**Aim**:
In the material below, starting at the line that contains "Based on visual" and ending at the end of the material, rename "sliding glass door" to "patio door". Return only those lines, with everything else unchanged.

**Input rows**:

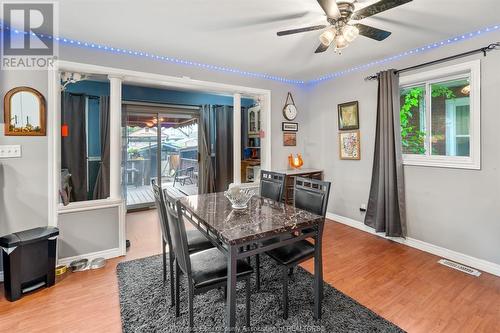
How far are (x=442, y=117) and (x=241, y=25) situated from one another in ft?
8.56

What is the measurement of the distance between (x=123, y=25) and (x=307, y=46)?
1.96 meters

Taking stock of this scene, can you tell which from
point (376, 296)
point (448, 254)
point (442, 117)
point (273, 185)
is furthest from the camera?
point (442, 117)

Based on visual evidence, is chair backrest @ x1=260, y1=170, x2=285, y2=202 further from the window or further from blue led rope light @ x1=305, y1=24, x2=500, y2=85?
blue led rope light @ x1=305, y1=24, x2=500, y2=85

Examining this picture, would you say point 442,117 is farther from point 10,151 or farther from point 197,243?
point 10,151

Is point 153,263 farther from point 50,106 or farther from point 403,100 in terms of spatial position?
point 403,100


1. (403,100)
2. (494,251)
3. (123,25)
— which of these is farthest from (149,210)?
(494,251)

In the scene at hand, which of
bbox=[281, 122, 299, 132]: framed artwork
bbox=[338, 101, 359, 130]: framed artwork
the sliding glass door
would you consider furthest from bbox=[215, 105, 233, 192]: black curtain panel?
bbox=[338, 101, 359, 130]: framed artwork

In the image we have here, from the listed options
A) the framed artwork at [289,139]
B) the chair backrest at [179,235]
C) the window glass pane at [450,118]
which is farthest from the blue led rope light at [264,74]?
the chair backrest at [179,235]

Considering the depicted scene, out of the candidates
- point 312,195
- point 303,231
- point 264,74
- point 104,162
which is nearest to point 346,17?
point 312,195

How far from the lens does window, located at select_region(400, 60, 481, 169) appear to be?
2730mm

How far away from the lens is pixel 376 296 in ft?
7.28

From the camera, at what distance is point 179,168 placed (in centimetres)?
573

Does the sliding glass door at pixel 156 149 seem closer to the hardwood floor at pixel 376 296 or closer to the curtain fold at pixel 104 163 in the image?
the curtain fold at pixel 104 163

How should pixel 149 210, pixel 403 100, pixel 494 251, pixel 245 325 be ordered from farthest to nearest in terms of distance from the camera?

**In response**:
Based on visual evidence, is chair backrest @ x1=260, y1=170, x2=285, y2=202 further from the window or further from blue led rope light @ x1=305, y1=24, x2=500, y2=85?
blue led rope light @ x1=305, y1=24, x2=500, y2=85

Examining this picture, would you say point 442,117 is farther from point 10,151 or farther from point 197,243?
point 10,151

Is point 153,263 farther from point 50,106 or farther from point 403,100 in terms of spatial position?
point 403,100


1. (403,100)
2. (494,251)
3. (123,25)
— which of these is farthest from (149,210)?
(494,251)

In the scene at hand, which of
bbox=[281, 122, 299, 132]: framed artwork
bbox=[338, 101, 359, 130]: framed artwork
the patio door
would you consider furthest from bbox=[215, 105, 233, 192]: black curtain panel?
bbox=[338, 101, 359, 130]: framed artwork

In the image we have here, from the listed options
A) the framed artwork at [289,139]
B) the chair backrest at [179,235]
C) the window glass pane at [450,118]
which is farthest from the blue led rope light at [264,74]?
the chair backrest at [179,235]

Considering the depicted scene, out of the candidates
- point 312,195
- point 303,231
- point 264,74
- point 104,162
which is nearest to point 346,17?
point 312,195

How far from the lens does window, located at select_region(400, 60, 481, 169) appear to be?
2730mm

How far away from the lens is pixel 376 296 in ft?
7.28

From the camera, at what distance is point 179,168 placed (in centimetres)?
573

Does the patio door at pixel 156 149 seem closer to the hardwood floor at pixel 376 296 or closer to the curtain fold at pixel 104 163 in the image?
the curtain fold at pixel 104 163

How should pixel 149 210, pixel 403 100, pixel 494 251, pixel 245 325 be ordered from farthest to nearest in terms of distance from the camera?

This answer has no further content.